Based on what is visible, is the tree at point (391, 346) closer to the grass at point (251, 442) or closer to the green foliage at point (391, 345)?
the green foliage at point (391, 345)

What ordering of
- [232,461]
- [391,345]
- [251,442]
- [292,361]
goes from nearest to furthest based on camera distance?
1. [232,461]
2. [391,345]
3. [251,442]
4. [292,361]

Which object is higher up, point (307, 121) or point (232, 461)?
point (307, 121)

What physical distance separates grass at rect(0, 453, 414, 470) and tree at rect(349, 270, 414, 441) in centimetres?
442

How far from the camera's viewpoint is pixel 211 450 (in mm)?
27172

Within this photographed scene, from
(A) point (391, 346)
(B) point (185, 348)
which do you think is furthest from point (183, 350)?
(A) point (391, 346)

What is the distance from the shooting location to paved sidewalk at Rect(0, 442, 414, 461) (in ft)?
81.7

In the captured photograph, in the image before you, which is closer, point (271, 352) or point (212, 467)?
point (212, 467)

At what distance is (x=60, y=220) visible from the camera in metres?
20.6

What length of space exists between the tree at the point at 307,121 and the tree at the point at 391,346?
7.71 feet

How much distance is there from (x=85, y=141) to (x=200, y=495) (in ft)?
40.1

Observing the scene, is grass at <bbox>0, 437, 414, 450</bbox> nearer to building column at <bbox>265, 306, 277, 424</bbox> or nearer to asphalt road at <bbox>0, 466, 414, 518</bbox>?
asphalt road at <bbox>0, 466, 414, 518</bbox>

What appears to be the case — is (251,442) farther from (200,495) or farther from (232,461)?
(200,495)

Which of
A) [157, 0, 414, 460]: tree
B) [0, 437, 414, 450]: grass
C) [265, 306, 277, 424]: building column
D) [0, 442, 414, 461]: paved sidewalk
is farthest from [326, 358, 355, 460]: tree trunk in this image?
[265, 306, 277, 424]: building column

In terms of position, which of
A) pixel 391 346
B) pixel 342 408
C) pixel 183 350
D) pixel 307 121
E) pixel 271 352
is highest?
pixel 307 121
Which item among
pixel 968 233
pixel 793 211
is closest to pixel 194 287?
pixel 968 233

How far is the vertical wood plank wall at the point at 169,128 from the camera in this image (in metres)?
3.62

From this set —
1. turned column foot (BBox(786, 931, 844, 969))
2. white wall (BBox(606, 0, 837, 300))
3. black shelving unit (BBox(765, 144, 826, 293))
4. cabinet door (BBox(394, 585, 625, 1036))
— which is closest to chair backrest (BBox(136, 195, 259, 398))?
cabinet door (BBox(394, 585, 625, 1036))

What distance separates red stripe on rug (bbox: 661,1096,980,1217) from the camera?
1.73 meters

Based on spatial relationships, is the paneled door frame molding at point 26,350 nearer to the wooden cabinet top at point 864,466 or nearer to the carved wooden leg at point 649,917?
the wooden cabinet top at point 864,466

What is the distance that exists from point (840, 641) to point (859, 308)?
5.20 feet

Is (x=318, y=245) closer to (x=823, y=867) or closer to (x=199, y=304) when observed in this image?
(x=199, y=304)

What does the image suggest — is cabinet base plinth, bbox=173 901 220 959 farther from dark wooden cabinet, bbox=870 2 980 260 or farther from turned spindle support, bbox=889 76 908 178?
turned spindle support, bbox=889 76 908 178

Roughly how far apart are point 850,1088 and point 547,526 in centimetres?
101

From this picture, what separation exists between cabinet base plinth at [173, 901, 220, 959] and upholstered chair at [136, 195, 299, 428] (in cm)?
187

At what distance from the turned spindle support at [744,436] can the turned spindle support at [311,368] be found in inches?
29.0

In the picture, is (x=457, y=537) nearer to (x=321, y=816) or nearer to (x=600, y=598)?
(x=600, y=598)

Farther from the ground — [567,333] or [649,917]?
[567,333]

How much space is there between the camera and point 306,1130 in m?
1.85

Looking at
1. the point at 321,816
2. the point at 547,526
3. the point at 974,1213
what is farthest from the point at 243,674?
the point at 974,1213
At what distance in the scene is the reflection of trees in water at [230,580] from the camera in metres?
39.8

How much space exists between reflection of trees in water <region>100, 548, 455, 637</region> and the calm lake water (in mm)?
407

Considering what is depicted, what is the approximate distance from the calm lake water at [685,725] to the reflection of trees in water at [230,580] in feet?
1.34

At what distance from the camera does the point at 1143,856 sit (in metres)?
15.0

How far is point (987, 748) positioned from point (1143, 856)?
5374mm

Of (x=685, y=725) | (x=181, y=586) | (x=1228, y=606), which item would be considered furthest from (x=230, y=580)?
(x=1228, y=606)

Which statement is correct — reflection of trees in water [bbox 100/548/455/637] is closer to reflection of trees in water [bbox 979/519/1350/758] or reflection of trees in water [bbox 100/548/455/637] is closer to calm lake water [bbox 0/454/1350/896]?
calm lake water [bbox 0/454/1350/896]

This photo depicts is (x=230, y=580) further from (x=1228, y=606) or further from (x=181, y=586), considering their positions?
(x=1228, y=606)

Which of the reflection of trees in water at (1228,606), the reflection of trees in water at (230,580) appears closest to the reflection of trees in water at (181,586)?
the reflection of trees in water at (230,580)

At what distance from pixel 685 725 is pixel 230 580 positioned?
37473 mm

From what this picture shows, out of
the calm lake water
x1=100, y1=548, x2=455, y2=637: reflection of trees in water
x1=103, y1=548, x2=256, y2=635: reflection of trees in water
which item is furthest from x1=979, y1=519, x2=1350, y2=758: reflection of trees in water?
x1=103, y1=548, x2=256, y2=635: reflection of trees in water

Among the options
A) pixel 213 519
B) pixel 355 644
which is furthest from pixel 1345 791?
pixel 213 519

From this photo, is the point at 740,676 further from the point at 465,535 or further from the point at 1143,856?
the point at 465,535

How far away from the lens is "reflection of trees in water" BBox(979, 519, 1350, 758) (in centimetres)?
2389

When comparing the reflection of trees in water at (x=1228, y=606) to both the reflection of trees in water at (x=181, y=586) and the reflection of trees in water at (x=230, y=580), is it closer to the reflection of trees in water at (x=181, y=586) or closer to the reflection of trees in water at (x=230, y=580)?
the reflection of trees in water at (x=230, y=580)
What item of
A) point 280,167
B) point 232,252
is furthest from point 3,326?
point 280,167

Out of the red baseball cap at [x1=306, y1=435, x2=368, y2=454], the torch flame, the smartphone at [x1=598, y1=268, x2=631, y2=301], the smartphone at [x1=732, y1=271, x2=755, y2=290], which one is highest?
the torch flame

INSTRUCTION - Nothing may be left out: return each entry exactly as it reads.

WRITTEN ANSWER -
Based on what is visible, is the tree at point (391, 346) closer to the grass at point (251, 442) or closer to the green foliage at point (391, 345)?
the green foliage at point (391, 345)

What ordering of
- [232,461]
- [391,345]
- [251,442]
- [292,361]
goes from nearest to furthest based on camera distance?
1. [232,461]
2. [391,345]
3. [251,442]
4. [292,361]

Which object is higher up, point (307, 121) or point (232, 461)?
point (307, 121)

What physical distance separates grass at rect(0, 453, 414, 470) and tree at rect(349, 270, 414, 441) in centimetres?
442

How far from the camera's viewpoint is pixel 211 450 (in mm)?
27172

Within this photographed scene, from
(A) point (391, 346)
(B) point (185, 348)
which do you think is furthest from point (183, 350)?
(A) point (391, 346)

What is the distance from the shooting location to paved sidewalk at Rect(0, 442, 414, 461) (in ft)?
81.7

In the captured photograph, in the image before you, which is closer, point (271, 352) or point (212, 467)?
point (212, 467)

At what distance is (x=60, y=220) visible from the camera in metres?
20.6

What length of space exists between the tree at the point at 307,121 and the tree at the point at 391,346?
7.71 feet

How much distance is there from (x=85, y=141) to (x=200, y=495) (in ft)?
40.1

Observing the scene, is grass at <bbox>0, 437, 414, 450</bbox> nearer to building column at <bbox>265, 306, 277, 424</bbox> or nearer to asphalt road at <bbox>0, 466, 414, 518</bbox>?
asphalt road at <bbox>0, 466, 414, 518</bbox>

What appears to be the case — is (251,442) farther from (200,495) or farther from (232,461)?
(200,495)

Which of
A) [157, 0, 414, 460]: tree
B) [0, 437, 414, 450]: grass
C) [265, 306, 277, 424]: building column
D) [0, 442, 414, 461]: paved sidewalk
is farthest from [326, 358, 355, 460]: tree trunk in this image?
[265, 306, 277, 424]: building column

In terms of position, which of
A) pixel 391 346
B) pixel 342 408
C) pixel 183 350
D) pixel 307 121
E) pixel 271 352
is highest?
pixel 307 121
Which item among
pixel 968 233
pixel 793 211
is closest to pixel 194 287?
pixel 968 233

How far is the vertical wood plank wall at the point at 169,128 from the camera in this image (in metres)?
3.62

From this set —
1. turned column foot (BBox(786, 931, 844, 969))
2. white wall (BBox(606, 0, 837, 300))
3. black shelving unit (BBox(765, 144, 826, 293))
4. cabinet door (BBox(394, 585, 625, 1036))
— which is closest to chair backrest (BBox(136, 195, 259, 398))?
cabinet door (BBox(394, 585, 625, 1036))

What distance separates red stripe on rug (bbox: 661,1096,980,1217) from the camera?
1.73 meters

Based on spatial relationships, is the paneled door frame molding at point 26,350 nearer to the wooden cabinet top at point 864,466 or nearer to the carved wooden leg at point 649,917?
the wooden cabinet top at point 864,466

What is the distance that exists from point (840, 641) to point (859, 308)?
5.20 feet

Is (x=318, y=245) closer to (x=823, y=867) or closer to (x=199, y=304) when observed in this image?
(x=199, y=304)

What does the image suggest — is cabinet base plinth, bbox=173 901 220 959 farther from dark wooden cabinet, bbox=870 2 980 260 or farther from turned spindle support, bbox=889 76 908 178?
turned spindle support, bbox=889 76 908 178

Roughly how far apart are point 850,1088 and point 547,526 in centimetres?
101

From this picture, what separation exists between cabinet base plinth at [173, 901, 220, 959] and upholstered chair at [136, 195, 299, 428] (in cm)?
187

At what distance from the turned spindle support at [744,436] can the turned spindle support at [311,368] be found in inches?
29.0

In the picture, is (x=457, y=537) nearer to (x=321, y=816) or nearer to (x=600, y=598)?
(x=600, y=598)

Farther from the ground — [567,333] or [649,917]?
[567,333]

How much space is there between the camera and point 306,1130 in m?
1.85

Looking at
1. the point at 321,816
2. the point at 547,526
3. the point at 974,1213
what is farthest from the point at 243,674?
the point at 974,1213
At what distance in the scene is the reflection of trees in water at [230,580] from the camera in metres?
39.8

How much space exists between reflection of trees in water <region>100, 548, 455, 637</region> and the calm lake water (in mm)?
407

Considering what is depicted, what is the approximate distance from the calm lake water at [685,725] to the reflection of trees in water at [230,580] in feet?
1.34

At what distance from the camera does the point at 1143,856 sit (in metres)?
15.0

How far is point (987, 748) positioned from point (1143, 856)?
5374mm

Of (x=685, y=725) | (x=181, y=586) | (x=1228, y=606), which item would be considered furthest from (x=230, y=580)?
(x=1228, y=606)

Which statement is correct — reflection of trees in water [bbox 100/548/455/637] is closer to reflection of trees in water [bbox 979/519/1350/758] or reflection of trees in water [bbox 100/548/455/637] is closer to calm lake water [bbox 0/454/1350/896]?
calm lake water [bbox 0/454/1350/896]

This photo depicts is (x=230, y=580) further from (x=1228, y=606) or further from (x=181, y=586), considering their positions?
(x=1228, y=606)

Which of the reflection of trees in water at (1228,606), the reflection of trees in water at (230,580) appears closest to the reflection of trees in water at (181,586)?
the reflection of trees in water at (230,580)

At what distance from pixel 685 725 is pixel 230 580 positioned?
37473 mm

From what this picture shows, out of
the calm lake water
x1=100, y1=548, x2=455, y2=637: reflection of trees in water
x1=103, y1=548, x2=256, y2=635: reflection of trees in water
which item is furthest from x1=979, y1=519, x2=1350, y2=758: reflection of trees in water?
x1=103, y1=548, x2=256, y2=635: reflection of trees in water

Among the options
A) pixel 213 519
B) pixel 355 644
which is furthest from pixel 1345 791?
pixel 213 519

From this photo, is the point at 740,676 further from the point at 465,535 or further from the point at 1143,856?
the point at 465,535

How far away from the lens is "reflection of trees in water" BBox(979, 519, 1350, 758) (in centimetres)?
2389

When comparing the reflection of trees in water at (x=1228, y=606) to both the reflection of trees in water at (x=181, y=586) and the reflection of trees in water at (x=230, y=580), is it closer to the reflection of trees in water at (x=181, y=586) or closer to the reflection of trees in water at (x=230, y=580)?
the reflection of trees in water at (x=230, y=580)
What item of
A) point 280,167
B) point 232,252
is furthest from point 3,326?
point 280,167

Out of the red baseball cap at [x1=306, y1=435, x2=368, y2=454], the torch flame, the smartphone at [x1=598, y1=268, x2=631, y2=301], the smartphone at [x1=732, y1=271, x2=755, y2=290], which one is highest?
the torch flame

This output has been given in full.